Se l’amore per il pubblico dei grillini getta nell’inferno le partite Iva

24 Gennaio 2020
Il Movimento 5 Stelle, sia nello scorso governo che in quello attuale, ha dato prova di un aspetto peculiare: amare follemente il pubblico impiego a scapito del privato. Lo ha dimostrato con l’introduzione del “Decreto dignità” da una parte e con l’ “infornata” di 188.600 assunti nel pubblico, tra i quali 40.000 impiegati comunali, 11.600 addetti ai centri dell’impiego e 5.500 dipendenti INPS. Questo durante il governo giallo-verde.
Durante il governo giallo-rosso, questa tendenza è arrivata alla sua apoteosi. Infatti, l’ultima manovra finanziaria restituisce ai dipendenti con un reddito dai 35.000 euro annui in giù tre miliardi di imposte, probabilmente attraverso un’estensione degli 80 euro di renziana memoria come ricorda anche Nicola Porro nel suo blog.
Non solo, il governo sembra impegnato in una trattativa con i sindacati per abolire la norma Brunetta contro i cosiddetti “malati immaginari” che infestano la pubblica amministrazione.
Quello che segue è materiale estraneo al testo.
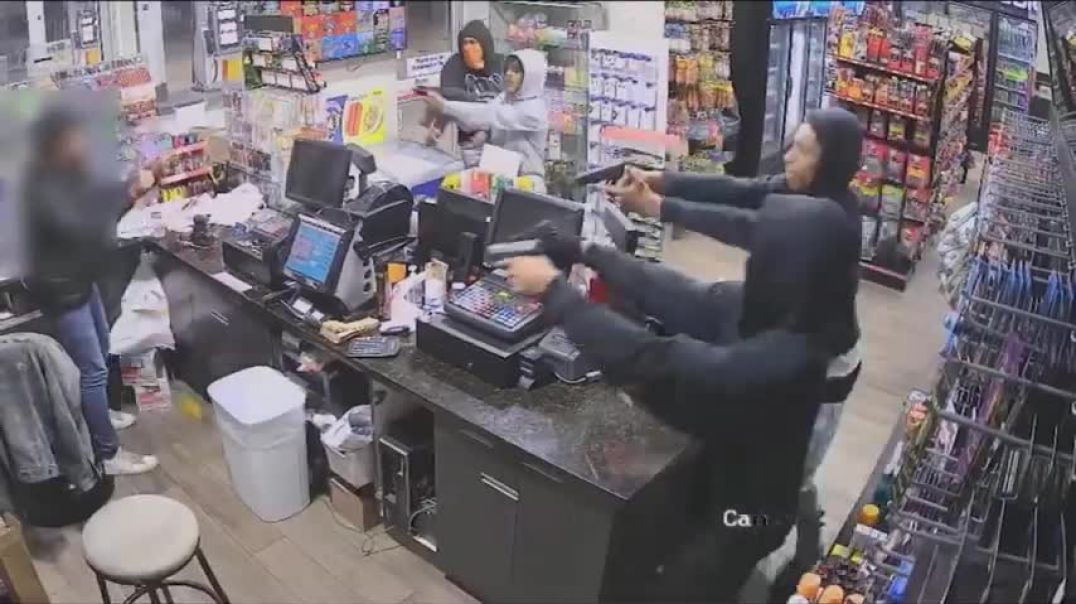 ⁣Clerk bombarded by 4 gunmen during robbery at SW Houston gas station, video shows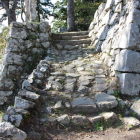 同左横の二の丸冠木門虎口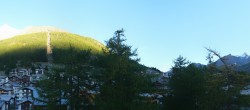 Archiv Foto Webcam Saas Fee: Blick in den Ortskern 07:00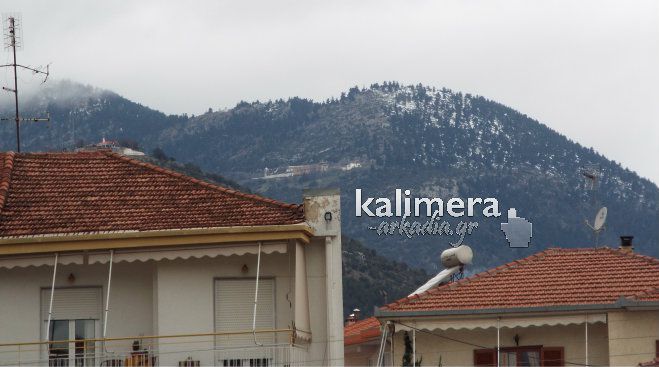 Χιονισμένες οι κορυφές των βουνών γύρω από την Τρίπολη! (εικόνες)
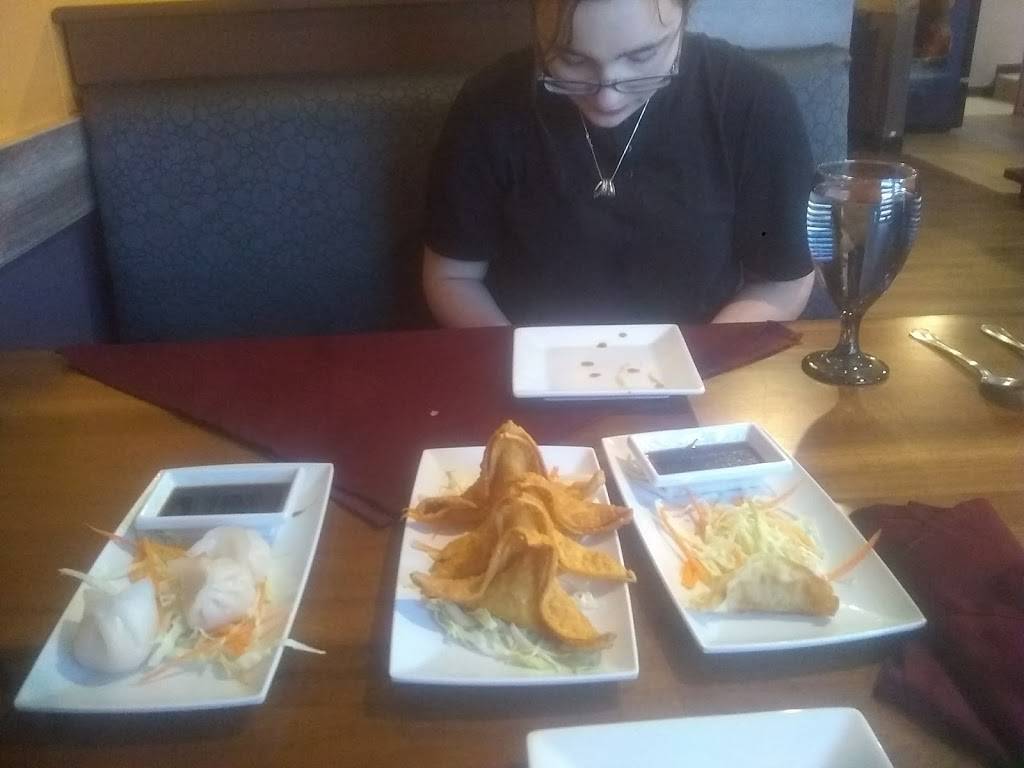 Lemon Grass | restaurant | 909 Main St, Adel, IA 50003, USA | 5159932031 OR +1 515-993-2031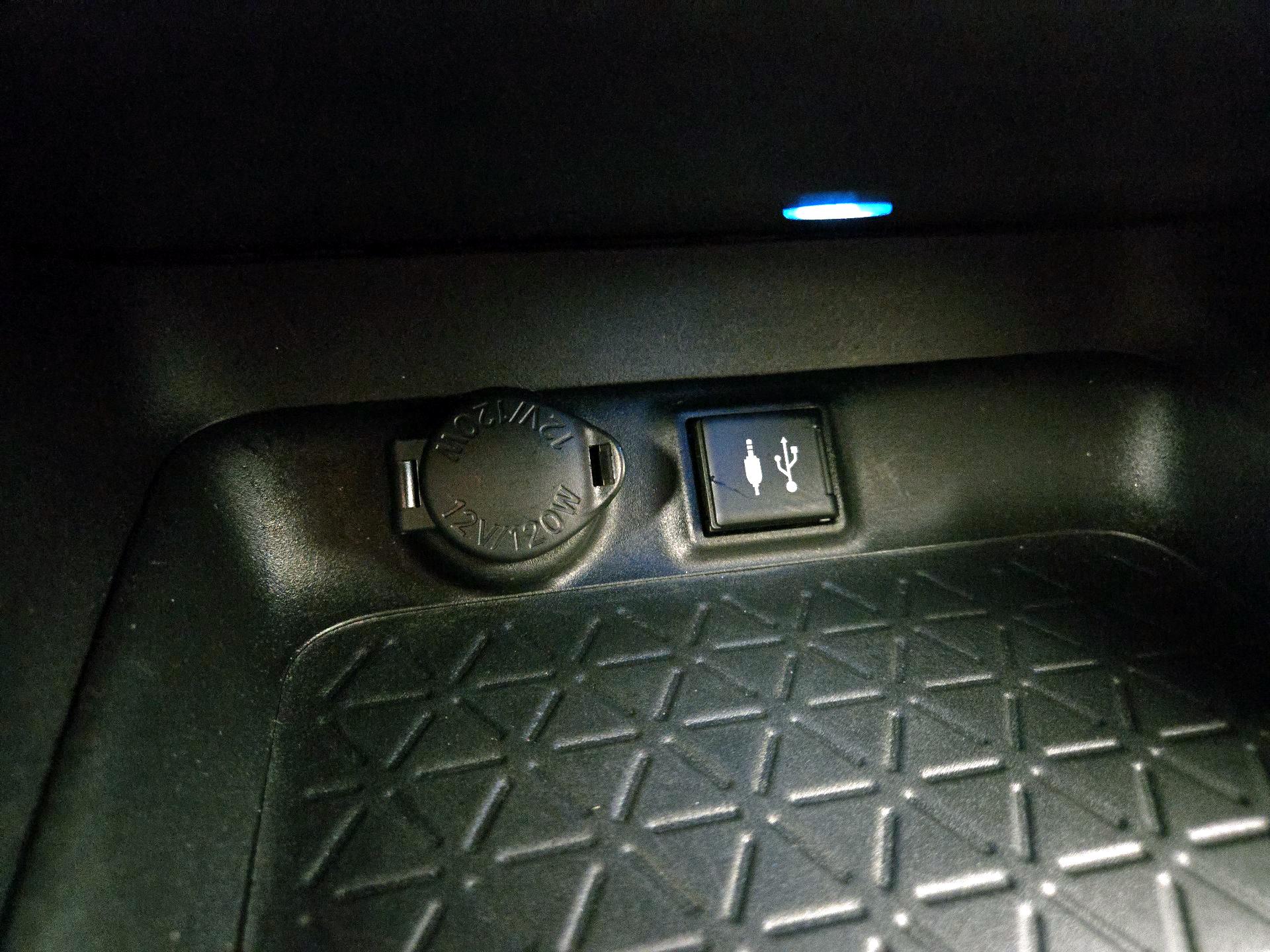 Thumbnail: 2019 Toyota RAV4 - 19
Tutto questo, ovviamente, ha un costo carissimo che ricade, neanche troppo velatamente, sulle spalle delle Partite IVA. Basti pensare che, per finanziare le restituzioni ai dipendenti, non solo si sono inventate imposte come la sugar tax e la plastic tax che coperte da una coltre di buone intenzioni, colpiranno direttamente gli autonomi, ma verrà cancellato il regime forfettario del 15% (anche retroattivamente) per le Partite IVA che incassano più di 30.000 euro. Dai banchi dell’opposizione qualcosa si sta muovendo per limitare i danni che quest’ultimo provvedimento potrebbe arrecare ma le speranze sono tenui.
In pratica nel nome di un’ “indiscutibile” lotta all’evasione fiscale, 500.000 lavoratori autonomi vengono privati, retroattivamente è giusto ricordarlo, di un regime fiscale favorevole.
Come se la vita di una Partita IVA con un fatturato sopra i 30.000 euro fosse facile già di per sé. Infatti, secondo un report fatto dal Centro Studi di Unimpresa, una Partita IVA che fattura 50.000 si ritrova a fine anno con 16.752 euro vale a dire 1382 euro al mese. Questo perché nel corso di un anno si è trovata a pagare il 64,5% di quanto guadagnato. Le spese sono così ripartite: 13.625 euro di saldo Irpef, 5.241 di acconto Irpef, 956 euro di addizionale regionale Irpef, 236 euro di addizionale comunale Irpef, 71 euro di acconto addizionale comunale Irpef, 53 euro con diritti alla Camera di commercio, 1.689 di Irap, 797 euro di acconto Irap, 7.191 euro di contributi previdenziali e 3.779 di acconto contributi previdenziali. Senza contare le retribuzioni per eventuali dipendenti.
A ciò si aggiungono tante forme di fiscalità molto più subdole. La caccia all’evasore genera sempre nuovi mostri. Stando a quanto riportato da Federcontribuenti ogni anno l’Inps commina agli autonomi sanzioni, da pagarsi entro 5 giorni, basate su ricalcoli fatti su dichiarazioni dei redditi che risalgono a 6 o 7 anni prima. Il 98% delle Partite Iva si trova ad avere a che fare con rateizzazioni di debiti che neanche sapeva di aver contratto. A ciò si aggiunge la cosiddetta imposta sul valore aggiunto, che impone ad un autonomo di anticipare allo stato i soldi derivanti da un eventuale guadagno.
L’allarme di Federcontribuenti non si ferma qui. L’inferno personale di una Partita Iva italiana non è fatto solo di tasse e spese amministrative ma anche di controlli. Quasi 100 controlli da, almeno, 15 enti diversi e questi si tramutano, per il 25%, in verbali. Ovviamente questi controlli portano, poi, a spese aggiuntive: consulenti del lavoro, commercialisti, avvocati tributaristi, licenze software, agenzia delle entrate e F24, studi di settore, scadenze del DURC, corsi di formazione e per la sicurezza sul lavoro, Sistri e registro dei rifiuti.
Il 95% delle microimprese italiane ha debiti col fisco derivanti da spese, tasse e controlli. Ma si sa, per la vulgata mainstream, se una Partita Iva ha dei debiti è perché evade il fisco.
Poco importa se i costi delle pensioni, dei dipendenti pubblici (compresi i 188.600 neoassunti) e del tanto decantato reddito di cittadinanza ricadono proprio sulle spalle di autonomi e Partite IVA.